Western Desert low altitude Photos

The west in the Central Australia refers to the country beyond and surrounding the West McDonnell ranges and extending as far as the West Australian border. I flew west from Alice Springs to Nyirripi, northwest of Yuendemu. I looked out the window and watched the ground beneath me. First there are mountains, some grouped in clusters some as part of long ranges, they all rise abruptly from the desert and are almost bare of vegetation. It was early morning and the shadows cast on the western slopes makes that part of the landscapes invisible but the obliquely of the light highlights the jagged ridge lines. In the valleys between the high ground are sparse acacias and gum trees, they all rely on the rare flows of water down these mountainsides to survive. The mountains and hills give way to swathes of red sand, rich in iron, a memory of the ancient sediments of great seas that covered this land. A time so lost in deep time, that nothing but insects crawled on its beaches, and fish with armour plates swam in the water and trilobites scurried on the sea floor. Now, dunes extend for hundreds of kilometres laid in long parallel lines. Yet, in some places this pattern is broken, the dunes interweave as if engaged in a timeless conversation leaning against each other.

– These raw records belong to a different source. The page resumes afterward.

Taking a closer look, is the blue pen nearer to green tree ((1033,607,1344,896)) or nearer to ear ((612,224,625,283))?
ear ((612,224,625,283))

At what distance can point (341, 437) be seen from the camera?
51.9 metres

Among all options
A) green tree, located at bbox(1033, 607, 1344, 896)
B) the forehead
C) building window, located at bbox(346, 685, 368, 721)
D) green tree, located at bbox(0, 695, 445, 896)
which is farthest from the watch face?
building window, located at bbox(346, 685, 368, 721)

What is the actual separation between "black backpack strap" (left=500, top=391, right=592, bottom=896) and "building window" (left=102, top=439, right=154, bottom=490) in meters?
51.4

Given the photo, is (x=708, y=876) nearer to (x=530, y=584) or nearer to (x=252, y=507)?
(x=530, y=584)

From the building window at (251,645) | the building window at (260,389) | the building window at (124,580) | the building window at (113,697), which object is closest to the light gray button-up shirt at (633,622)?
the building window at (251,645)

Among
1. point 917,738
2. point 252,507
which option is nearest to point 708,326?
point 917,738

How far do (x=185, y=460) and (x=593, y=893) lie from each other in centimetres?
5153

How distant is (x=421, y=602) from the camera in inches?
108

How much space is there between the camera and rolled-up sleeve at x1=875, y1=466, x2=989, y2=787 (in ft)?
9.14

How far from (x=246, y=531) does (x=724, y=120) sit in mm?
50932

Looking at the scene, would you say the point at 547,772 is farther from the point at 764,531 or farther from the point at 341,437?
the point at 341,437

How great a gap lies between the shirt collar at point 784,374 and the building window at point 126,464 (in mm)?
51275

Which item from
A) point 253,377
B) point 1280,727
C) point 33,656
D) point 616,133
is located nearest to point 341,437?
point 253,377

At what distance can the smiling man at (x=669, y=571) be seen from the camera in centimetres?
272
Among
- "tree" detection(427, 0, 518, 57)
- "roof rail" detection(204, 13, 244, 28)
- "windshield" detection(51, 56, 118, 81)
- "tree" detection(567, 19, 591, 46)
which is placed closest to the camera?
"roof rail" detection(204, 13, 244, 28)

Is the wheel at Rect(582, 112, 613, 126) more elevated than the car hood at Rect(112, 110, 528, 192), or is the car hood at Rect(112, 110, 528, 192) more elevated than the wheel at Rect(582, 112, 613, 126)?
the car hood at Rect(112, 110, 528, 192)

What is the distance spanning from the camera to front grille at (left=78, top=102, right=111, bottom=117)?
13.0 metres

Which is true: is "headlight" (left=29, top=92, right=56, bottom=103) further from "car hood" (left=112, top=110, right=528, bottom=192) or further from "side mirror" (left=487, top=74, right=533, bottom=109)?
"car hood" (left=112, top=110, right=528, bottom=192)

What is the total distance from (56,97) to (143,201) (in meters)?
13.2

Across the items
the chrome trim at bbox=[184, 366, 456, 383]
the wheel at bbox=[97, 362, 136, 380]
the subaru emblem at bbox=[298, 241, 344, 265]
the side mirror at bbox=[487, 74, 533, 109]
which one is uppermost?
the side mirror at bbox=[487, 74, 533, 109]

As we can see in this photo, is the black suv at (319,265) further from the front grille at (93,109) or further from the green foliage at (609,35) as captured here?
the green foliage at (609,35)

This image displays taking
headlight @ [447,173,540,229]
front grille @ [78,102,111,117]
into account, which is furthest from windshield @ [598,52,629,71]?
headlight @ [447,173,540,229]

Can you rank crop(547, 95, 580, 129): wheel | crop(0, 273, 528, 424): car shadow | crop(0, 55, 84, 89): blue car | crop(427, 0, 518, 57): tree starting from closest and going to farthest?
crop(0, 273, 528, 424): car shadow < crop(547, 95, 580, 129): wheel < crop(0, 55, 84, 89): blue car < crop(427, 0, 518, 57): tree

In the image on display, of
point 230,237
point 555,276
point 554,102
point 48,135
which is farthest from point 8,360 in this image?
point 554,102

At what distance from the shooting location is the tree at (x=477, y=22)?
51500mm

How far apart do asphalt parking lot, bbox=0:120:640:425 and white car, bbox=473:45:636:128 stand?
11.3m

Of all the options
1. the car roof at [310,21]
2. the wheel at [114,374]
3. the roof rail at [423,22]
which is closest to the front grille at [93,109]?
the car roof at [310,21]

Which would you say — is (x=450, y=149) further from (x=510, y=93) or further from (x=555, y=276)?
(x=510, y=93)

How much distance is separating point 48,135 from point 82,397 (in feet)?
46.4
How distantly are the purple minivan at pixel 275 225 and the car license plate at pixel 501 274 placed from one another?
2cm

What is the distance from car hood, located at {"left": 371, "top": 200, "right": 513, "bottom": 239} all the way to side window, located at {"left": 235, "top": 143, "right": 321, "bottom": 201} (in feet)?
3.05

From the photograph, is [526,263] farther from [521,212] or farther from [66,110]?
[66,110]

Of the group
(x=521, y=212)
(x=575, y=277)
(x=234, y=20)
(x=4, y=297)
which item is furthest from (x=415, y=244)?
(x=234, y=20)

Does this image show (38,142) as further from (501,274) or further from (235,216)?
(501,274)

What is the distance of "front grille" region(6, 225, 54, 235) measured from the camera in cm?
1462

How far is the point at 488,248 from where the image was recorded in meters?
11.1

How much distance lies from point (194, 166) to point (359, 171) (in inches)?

There are more echoes of the seas, salt leached out of the earth by summers evanescent lakes are left behind by fierce evaporation.They can form simple circles, dead spotty soakages and in other places, weirdly tentacled ghosts haunting the earth.There is an incredible diversity in the topography of the desert. This mountain range plows into the desert, leaving a bow wave of green spreading over the sand.

Most of the roads are glorified tracks, some are of stone and gibber, some are rutted, punished clay and others yellow sand with sand pits and washes filling the deeper corrugations. They cross rivers, gorges, passes and all the empty miles between the remote settlements of the outback.These tracks and highways, are as necessary as water and as dangerous; tourists cars get flipped by deep sand or when young men play chicken on them and lose.

Every aspect of the desert must be treated with respect and caution, it’s beauty, it’s variety is amazing but in its immensity are the dangers of isolation, heat, thirst and fire. This place suffers no sentimentality, possesses no cruelty but nor has it any love for us that will protect us from folly or the perils of ill luck.